夕方からギャラリー自由が丘でのライブだったのだけど、身支度を急いでバタバタと下北沢へ。お願いします神様、もう今、欲しいレコードは『I've Seen Everything』だけなのです…とかなんとか心の中でぶつぶつ言いながら。そして果たして、僕はついにトラッシュ・キャン・シナトラズ『I've Seen Everything』を手中に収めたのだった。1万円札を何枚も使う覚悟のあった1枚なのに、拍子抜けするくらいの値段で。レコードの神様はいると思った。僕のアーバンブルーズへの貢献。LPジャケットをちらちら見ながら僕はそのまま自由が丘に向かったのでした。
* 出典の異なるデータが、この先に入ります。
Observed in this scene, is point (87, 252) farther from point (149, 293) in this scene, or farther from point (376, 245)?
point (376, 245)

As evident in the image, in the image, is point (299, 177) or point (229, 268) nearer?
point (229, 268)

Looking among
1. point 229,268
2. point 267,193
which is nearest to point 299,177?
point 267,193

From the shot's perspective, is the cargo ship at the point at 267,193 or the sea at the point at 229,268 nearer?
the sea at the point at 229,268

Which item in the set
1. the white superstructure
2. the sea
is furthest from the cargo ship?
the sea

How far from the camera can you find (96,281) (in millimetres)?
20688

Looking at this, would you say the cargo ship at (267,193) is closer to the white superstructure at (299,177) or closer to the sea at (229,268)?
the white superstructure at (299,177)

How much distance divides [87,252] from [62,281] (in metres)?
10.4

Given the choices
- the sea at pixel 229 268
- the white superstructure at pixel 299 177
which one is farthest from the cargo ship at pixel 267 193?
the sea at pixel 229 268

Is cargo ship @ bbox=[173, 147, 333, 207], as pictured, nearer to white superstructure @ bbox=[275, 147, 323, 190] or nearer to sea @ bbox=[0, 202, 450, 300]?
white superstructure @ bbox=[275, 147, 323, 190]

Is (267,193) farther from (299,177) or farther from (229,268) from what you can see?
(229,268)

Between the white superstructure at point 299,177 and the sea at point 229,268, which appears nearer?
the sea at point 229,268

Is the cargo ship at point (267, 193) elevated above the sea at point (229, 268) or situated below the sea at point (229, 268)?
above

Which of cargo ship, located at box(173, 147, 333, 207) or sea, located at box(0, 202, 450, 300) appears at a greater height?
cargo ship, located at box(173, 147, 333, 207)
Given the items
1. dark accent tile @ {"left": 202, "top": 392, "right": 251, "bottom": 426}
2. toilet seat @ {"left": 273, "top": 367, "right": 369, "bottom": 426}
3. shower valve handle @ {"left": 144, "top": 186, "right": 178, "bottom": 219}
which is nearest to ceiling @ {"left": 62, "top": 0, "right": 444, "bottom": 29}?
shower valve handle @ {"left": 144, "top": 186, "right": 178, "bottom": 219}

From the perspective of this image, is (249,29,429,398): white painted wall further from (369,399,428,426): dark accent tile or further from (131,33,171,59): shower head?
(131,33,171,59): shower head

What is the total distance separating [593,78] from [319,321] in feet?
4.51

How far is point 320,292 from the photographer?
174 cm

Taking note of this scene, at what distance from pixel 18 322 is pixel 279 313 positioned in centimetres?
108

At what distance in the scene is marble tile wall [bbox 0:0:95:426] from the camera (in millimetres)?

このレコードが出た1993年は僕がGOMES THE HITMANを結成した年、26年前のこと。このレコードを聴いて僕はGOMES THE HITMANをこんなふうな、キーボードを擁するギターポップバンドにしたいと思ったのでした。もちろんCDでは20余年ずっと聴き続けている名盤だけど、ターンテーブルにのせて針を落として聴くのは全然違う。自由が丘から帰ってきてすぐ聴いた『I've Seen Everything』は美しく空気を震わせていました。間違いなく平成最後の大収穫、連絡をくれた友人に心から感謝を。音楽って本当に素晴らしい。好きになった歌は僕を裏切らないし、心を元気にしてくれる。